Stored data
══════

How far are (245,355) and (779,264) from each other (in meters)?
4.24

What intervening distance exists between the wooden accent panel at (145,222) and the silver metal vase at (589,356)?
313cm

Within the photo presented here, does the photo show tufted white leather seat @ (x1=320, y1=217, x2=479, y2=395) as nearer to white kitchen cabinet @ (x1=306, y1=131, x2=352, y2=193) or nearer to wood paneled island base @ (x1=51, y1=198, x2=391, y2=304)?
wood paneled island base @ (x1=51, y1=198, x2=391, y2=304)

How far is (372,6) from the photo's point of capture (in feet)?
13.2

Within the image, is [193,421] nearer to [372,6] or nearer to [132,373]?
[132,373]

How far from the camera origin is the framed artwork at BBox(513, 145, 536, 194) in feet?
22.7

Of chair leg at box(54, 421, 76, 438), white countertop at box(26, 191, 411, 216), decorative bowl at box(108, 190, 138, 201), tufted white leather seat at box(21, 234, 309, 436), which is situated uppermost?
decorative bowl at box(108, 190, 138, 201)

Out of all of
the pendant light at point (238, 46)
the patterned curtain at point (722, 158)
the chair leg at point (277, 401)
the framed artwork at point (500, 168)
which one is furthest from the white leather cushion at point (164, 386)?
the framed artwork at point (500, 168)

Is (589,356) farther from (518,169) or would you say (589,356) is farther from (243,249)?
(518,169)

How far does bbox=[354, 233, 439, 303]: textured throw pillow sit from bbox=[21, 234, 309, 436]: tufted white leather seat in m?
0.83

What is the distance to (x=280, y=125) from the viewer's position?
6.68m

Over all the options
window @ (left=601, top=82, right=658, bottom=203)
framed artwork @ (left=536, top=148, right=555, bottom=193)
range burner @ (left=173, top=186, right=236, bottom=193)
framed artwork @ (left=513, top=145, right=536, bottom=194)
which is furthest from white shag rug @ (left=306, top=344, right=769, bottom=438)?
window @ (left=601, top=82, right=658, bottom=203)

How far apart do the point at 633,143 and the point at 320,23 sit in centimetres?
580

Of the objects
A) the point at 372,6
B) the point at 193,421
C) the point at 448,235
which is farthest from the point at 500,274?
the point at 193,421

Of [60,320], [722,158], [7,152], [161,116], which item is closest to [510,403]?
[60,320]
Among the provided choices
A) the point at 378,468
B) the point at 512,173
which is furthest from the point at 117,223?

══════

■ **Stated exercise**
Reproduce all of the lines above, substituting "cushioned white leather seat" for every occurrence of "tufted white leather seat" and leaving everything else unchanged.

■ **In response**
How far are (245,355) and (779,264) from each other (in meters)?
4.24

What intervening distance exists between the wooden accent panel at (145,222) and the silver metal vase at (589,356)?
313cm

Within the photo presented here, does the photo show cushioned white leather seat @ (x1=320, y1=217, x2=479, y2=395) as nearer to white kitchen cabinet @ (x1=306, y1=131, x2=352, y2=193) or nearer to wood paneled island base @ (x1=51, y1=198, x2=391, y2=304)?
wood paneled island base @ (x1=51, y1=198, x2=391, y2=304)

How far is (372,6) from the photo's point of capture (in feet)?
13.2

Within the image, is [193,421] nearer to [372,6] or nearer to [132,373]?
[132,373]

How far from the camera origin is the framed artwork at BBox(513, 145, 536, 194) in feet?
22.7

Of chair leg at box(54, 421, 76, 438), white countertop at box(26, 191, 411, 216), decorative bowl at box(108, 190, 138, 201), cushioned white leather seat at box(21, 234, 309, 436), which is situated uppermost?
decorative bowl at box(108, 190, 138, 201)

Out of all of
the pendant light at point (238, 46)
the patterned curtain at point (722, 158)
the chair leg at point (277, 401)
the framed artwork at point (500, 168)
which one is furthest from the white leather cushion at point (164, 386)?
the framed artwork at point (500, 168)

Is (589,356) farther from (518,169) or would you say (589,356) is farther from (243,249)?
(518,169)

How far does bbox=[354, 233, 439, 303]: textured throw pillow sit from bbox=[21, 234, 309, 436]: cushioned white leather seat in m?
0.83

What is the distance to (x=280, y=125) from the viewer's position?
6.68m

Over all the options
window @ (left=601, top=82, right=658, bottom=203)
framed artwork @ (left=536, top=148, right=555, bottom=193)
range burner @ (left=173, top=186, right=236, bottom=193)
framed artwork @ (left=513, top=145, right=536, bottom=194)
which is furthest from white shag rug @ (left=306, top=344, right=769, bottom=438)?
window @ (left=601, top=82, right=658, bottom=203)

How far apart do the point at 633,143 and the point at 320,23 sit in centimetres?
580

Of the objects
A) the point at 372,6
B) the point at 193,421
C) the point at 448,235
which is farthest from the point at 500,274?
the point at 193,421

Of [60,320], [722,158], [7,152], [161,116], which item is closest to [510,403]?
[60,320]
Among the provided choices
A) the point at 378,468
B) the point at 512,173
which is furthest from the point at 117,223?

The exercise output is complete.